Tuesday, October 6, 2009

FROM THE COURT TO THE STUDIO: Vermilion grad starts dream through Nike

Allie LaForce has always had a busy life.

At Vermilion high school, she was a three-sport star in basketball, softball and track, along with being involved with other school activities.

She also modeled and won the prestigious Miss Teen U.S.A. title in her first attempt. She went on to represent Ohio in the Miss Teen U.S.A. pageant held in, Louisiana — just five days after her 16th birthday. She was the first delegate from Ohio to make it to the semifinals since 1993, and was crowned Miss Teen U.S.A. in 2005.

Her winnings earned her a one-year modeling contract with Trump Modeling Management and a scholarship to the School for Film and Television in New York City. It also got her a guest appearance in the NBC soap opera "Passions".

LaForce made several appearances throughout the United States — promoting causes such as drug and alcohol awareness — as well as continuing to attend high school at Vermilion, where she earned valedictorian honors.

Her career ambition has always been to be a sports personality on ESPN and decided to attend Ohio University for a broadcast journalism degree.

Since she played sports her whole life, she decided to try to walk-on the basketball team at OU, and made the team as a non-scholarship player.

"I didn't know what to expect at all," said LaForce, who is now a sophomore. "It was so unreal. When I did make the team, I called my family in disbelief. The team was so welcoming, even though they called me Miss America for a month."

Although she has a love for basketball, she knew she needed to set her priorities and go back to concentrating on her broadcast dreams.

After playing eight games as a walk-on freshman, she hung up the sneakers to focus on what she wants to do with her career.

"Ohio U is a really great journalism school," LaForce said. "I was missing out on a lot of opportunities because Division I basketball was so time consuming. I love the game so much, but I need to take advantage of the things they have to offer here so I can put together an impressive reel. It was a really tough decision to not play basketball anymore. Since I was a walk-on, I don't have a scholarship so I had to make a decision based on what I want to get out of my career here."

This past summer, she served as a color commentator and play-by-play announcer for the Southern Ohio Copperheads, a baseball team from the Great Lakes Summer Collegiate League, who play their games at Bob Wren Stadium in Athens. She was able to travel with the team and would do three innings of play-by-play and four innings of color commentary during the season.

####################

• BRIEF: What is the Spanish translation of this sentence from the article about Allie LaForce: "Although she has a love for basketball, she knew she needed to set her priorities and go back to concentrating on her broadcast dreams."? The records come from a separate source, not from the article.

Records from a dataset:
####################

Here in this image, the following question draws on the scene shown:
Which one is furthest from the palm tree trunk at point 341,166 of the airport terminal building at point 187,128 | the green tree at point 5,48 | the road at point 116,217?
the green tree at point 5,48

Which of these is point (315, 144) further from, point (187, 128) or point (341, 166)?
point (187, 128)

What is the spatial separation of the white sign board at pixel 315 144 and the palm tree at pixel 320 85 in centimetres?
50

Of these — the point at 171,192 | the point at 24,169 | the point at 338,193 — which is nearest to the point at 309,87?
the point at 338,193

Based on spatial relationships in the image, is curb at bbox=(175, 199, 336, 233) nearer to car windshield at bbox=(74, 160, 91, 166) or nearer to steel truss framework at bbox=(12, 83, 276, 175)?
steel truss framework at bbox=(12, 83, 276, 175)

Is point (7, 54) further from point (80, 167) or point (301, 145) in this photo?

####################

• FINISHED TASK: Aunque le encanta el baloncesto, sabía que necesitaba establecer sus prioridades y volver a concentrarse en sus sueños en el periodismo audiovisual.